Je vais débuter ce récit par une confession, une révélation : oui, nous les filles célibataires aimons nous lamenter sur le manque d’opportunités masculines. Où sont les hommes mignons, cultivés, drôles, à peu près équilibrés… Et surtout libres ? Si j’examine mon champ des possibles masculins, je ne croise que des hommes en couple en mal de concupiscence reluquer avec envie mes courbes manifestement pleines de promesses. Si nous pouvons envisager la bagatelle, inutile de projeter la première présentation aux parents avec blanquette, champagne et anecdotes gênantes de mon enfance au menu. Les hommes en couple ne quittent jamais leur copine ou trop rarement pour fonder un quelconque espoir, laissez tomber.
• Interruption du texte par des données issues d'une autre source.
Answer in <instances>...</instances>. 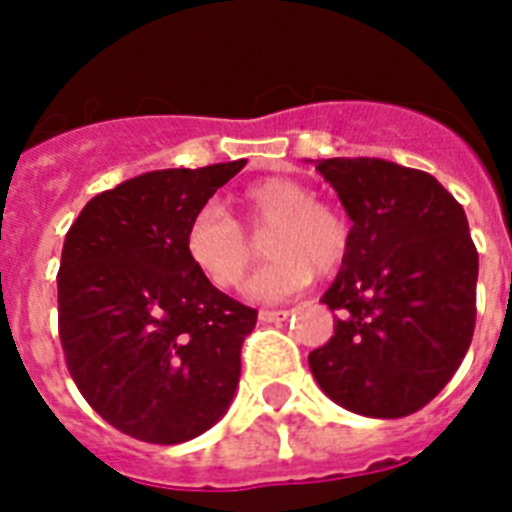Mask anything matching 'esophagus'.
Segmentation results:
<instances>
[{
    "label": "esophagus",
    "mask_w": 512,
    "mask_h": 512,
    "mask_svg": "<svg viewBox=\"0 0 512 512\" xmlns=\"http://www.w3.org/2000/svg\"><path fill=\"white\" fill-rule=\"evenodd\" d=\"M287 317H290V311H284V308H279V311L263 308V311H260V322H268V325H273V322H284Z\"/></svg>",
    "instance_id": "obj_1"
}]
</instances>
Alors où draguer ? Qui ? Quand ? D’ailleurs, faut-il draguer tout court ? Et oui mes chères princesses, il est terminé le temps où l’homme venait vous quérir sur son fier destrier et vous délivrer d’une nuit sans fin, d’une marâtre esclavagiste ou de tours lugubres gardées par des dragons. Et c’est tant mieux. Passons sur le fait qu’avoir un dragon dans le voisinage, ça doit nous faire du bruit et de l’odeur comme qui dirait. Est-ce que la princesse peut dire non à son chevalier servant ? Ben non, il a tué le dragon ou a réussi à glisser chaussure à ton pied, tu l’épouses et tu te tais. Wahoo, envoyez-moi du rêve ! De toute façon, c’est un fait, les princes charmants sont des crétins.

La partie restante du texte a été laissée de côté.